While petroleum prices have seen significant upward movement in the past few months, an observer argued that oil is still quite a long way from becoming a positive influence on the flagging Canadian economy.
“Oil is trading in a dead spot for the Canadian dollar; it’s neither good nor bad,” Bank of Nova Scotia (Toronto) chief foreign-exchange strategist Shaun Osborne told Bloomberg News.
“Oil would have to move above $50 per barrel or higher to make a change for the loonie,” Osborne said.
Despite an 8 per cent upward spike in oil prices this month, the Canadian dollar went up by a miniscule 0.5 per cent—far behind fellow commodity currencies Norwegian krone and Mexican peso, Bloomberg reported.
Hurting matters is the 1.5 per cent shrinkage in the Canadian economy in Q2 2016, which accompanied an 18-month low in the 4-week correlation between the loonie and crude oil last week.

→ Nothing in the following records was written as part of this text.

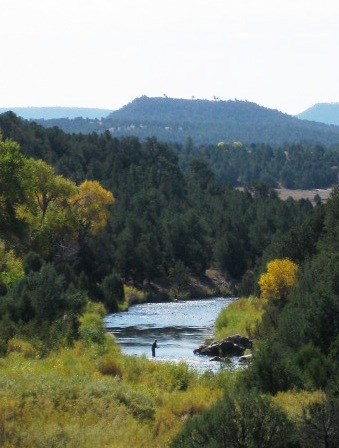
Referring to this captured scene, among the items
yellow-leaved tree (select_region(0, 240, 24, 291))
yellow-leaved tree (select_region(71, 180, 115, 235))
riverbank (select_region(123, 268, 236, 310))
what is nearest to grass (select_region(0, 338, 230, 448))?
yellow-leaved tree (select_region(0, 240, 24, 291))

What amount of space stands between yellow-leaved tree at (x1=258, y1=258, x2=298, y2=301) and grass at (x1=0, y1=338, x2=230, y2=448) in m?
32.9

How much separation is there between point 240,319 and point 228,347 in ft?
31.0

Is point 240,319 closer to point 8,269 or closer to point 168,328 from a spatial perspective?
point 168,328

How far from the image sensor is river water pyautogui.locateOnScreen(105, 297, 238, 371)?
146 ft

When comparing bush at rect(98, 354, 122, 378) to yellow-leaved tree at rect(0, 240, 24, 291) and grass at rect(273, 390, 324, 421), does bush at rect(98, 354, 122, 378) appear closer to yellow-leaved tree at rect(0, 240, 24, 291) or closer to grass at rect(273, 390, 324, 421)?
grass at rect(273, 390, 324, 421)

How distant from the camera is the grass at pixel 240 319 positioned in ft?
172

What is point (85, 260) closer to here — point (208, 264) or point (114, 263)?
point (114, 263)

Analysts with the Macdonald-Laurier Institute have previously noted that the Canadian oil and gas sector is the key to unlocking the country’s next big economic asset that can stand side-by-side with the vibrant real estate market.

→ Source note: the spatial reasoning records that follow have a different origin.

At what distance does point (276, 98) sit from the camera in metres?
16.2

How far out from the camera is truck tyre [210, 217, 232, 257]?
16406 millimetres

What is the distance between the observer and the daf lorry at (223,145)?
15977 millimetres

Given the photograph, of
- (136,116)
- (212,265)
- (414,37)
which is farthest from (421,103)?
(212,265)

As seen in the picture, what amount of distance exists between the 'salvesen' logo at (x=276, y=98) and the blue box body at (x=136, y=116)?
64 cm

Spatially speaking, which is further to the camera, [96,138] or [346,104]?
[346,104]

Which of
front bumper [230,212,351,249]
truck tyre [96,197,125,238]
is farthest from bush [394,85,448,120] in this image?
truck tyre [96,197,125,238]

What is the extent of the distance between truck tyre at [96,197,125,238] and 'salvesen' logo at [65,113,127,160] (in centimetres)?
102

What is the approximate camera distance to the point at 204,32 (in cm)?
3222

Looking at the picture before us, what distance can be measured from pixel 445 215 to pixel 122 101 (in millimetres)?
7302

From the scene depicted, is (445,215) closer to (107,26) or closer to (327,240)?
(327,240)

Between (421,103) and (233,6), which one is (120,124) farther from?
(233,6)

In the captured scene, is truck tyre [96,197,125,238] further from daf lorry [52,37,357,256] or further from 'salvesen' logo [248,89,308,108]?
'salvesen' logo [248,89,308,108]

“Getting the world price for Canadian oil exports would result in more jobs and money for Canadians without having to produce a single extra barrel. This can translate into more investment, higher government revenues, and a significant boost to the Canadian economy totalling as much as $50 million per day, according to one estimate from the Canadian Chamber of Commerce,” the Institute said.